Remember that the entire Bible is the story of God restoring a fallen humanity. And part of being a fallen humanity is that we don't always get it. The Israelites didn’t quite get this concept of all-encompassing peace. It was so foreign to them and their culture. Perhaps they understood that the peace of God was an inner state of the heart; and certainly, they understood that times of peace in the land were better times than those of war in the land. But they also were influenced by the cultures around them that said, “the gods will fight our battles for us if we have made them happy to do so.” Israel likely believed that if they hadn’t gone to battle, then their God would never be known amongst the nations of the world. When Israel won a battle, their enemies might have believed that Israel’s God won that battle for them. Somehow, God took something that he didn’t approve of and made something good out of it. The people defeated in the battle didn’t say, “why would Israel’s God do this to us?” Rather, they would have asked, “if Israel’s God is powerful enough, then why wouldn’t he have done this to us?”

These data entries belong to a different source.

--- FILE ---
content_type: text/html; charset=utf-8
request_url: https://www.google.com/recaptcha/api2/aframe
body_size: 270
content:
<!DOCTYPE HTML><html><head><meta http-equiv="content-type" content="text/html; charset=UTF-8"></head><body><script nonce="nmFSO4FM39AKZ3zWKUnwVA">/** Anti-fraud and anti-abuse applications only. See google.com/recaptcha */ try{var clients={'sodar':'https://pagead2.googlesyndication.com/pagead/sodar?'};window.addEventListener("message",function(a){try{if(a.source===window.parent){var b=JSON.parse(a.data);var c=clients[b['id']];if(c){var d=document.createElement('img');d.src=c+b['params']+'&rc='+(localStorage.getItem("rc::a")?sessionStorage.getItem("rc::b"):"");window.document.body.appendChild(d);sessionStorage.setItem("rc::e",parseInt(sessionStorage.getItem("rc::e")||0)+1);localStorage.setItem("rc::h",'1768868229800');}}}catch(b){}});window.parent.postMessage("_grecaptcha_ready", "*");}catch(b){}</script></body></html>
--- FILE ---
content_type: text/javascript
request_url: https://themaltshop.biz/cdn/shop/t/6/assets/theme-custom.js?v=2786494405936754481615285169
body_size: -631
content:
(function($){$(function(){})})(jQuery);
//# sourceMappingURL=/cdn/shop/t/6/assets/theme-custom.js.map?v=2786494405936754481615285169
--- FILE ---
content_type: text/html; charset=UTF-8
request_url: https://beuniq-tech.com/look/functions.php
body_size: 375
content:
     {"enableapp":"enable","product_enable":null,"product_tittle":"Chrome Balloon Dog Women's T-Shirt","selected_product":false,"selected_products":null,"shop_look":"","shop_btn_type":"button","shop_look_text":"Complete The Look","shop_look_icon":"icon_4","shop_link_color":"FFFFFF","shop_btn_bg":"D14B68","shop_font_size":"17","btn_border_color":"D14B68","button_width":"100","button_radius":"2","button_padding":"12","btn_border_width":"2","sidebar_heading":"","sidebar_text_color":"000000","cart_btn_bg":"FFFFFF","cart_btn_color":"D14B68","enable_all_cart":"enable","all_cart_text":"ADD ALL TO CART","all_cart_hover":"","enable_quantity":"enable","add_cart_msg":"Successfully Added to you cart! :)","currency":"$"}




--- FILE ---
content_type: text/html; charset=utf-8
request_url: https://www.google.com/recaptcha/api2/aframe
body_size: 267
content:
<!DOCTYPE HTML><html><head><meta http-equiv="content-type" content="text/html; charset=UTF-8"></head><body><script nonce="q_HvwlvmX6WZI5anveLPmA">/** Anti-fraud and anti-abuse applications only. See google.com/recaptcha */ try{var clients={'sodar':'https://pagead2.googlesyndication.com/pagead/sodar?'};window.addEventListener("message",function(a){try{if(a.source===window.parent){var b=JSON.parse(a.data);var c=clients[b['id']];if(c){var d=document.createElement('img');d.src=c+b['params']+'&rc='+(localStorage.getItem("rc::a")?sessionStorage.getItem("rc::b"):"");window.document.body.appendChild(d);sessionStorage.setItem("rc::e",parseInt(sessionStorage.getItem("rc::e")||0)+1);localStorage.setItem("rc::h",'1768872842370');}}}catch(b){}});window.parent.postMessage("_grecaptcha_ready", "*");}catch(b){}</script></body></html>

Again, God was working within a very fallen culture created by humanity. He chose to work within the realm of human fallen-ness as a testimony to the freedom he has given us to co-rule over creation. He constantly reminded them that he desired peace and a non-violent created order even if they did not completely understand this concept. God worked with the Israelites little by little to bring them to the place of knowing what he desired for human life to be called sacred and not expendable; ultimately God chose to express this in a very tangible way—the person of Christ. As Christians, we understand Jesus to be the bodily manifestation of all that is God. Jesus, in many ways, is the remedy for a fallen humanity. We must understand that when it comes to difficulties reconciling war and peace in the Bible, Christ was God’s ultimate means of expressing his love for all of humanity, paving a way that brought an all-encompassing peace to those who truly follow him and his ways. When we act violently, we are acting anti-kingdom of God as revealed by Christ. When we go to war, we are failing to follow the Prince of Peace who was God’s ultimate reminder of the reality he so desired. I am not hoping to offend anybody by this post; I am hoping, however, to stir the minds and hearts of those who truly desire to heed the words and the way of Christ. Please consider this, rebuttal my thoughts, and ask the tough questions. This is a safe place to dialogue about these kinds of things.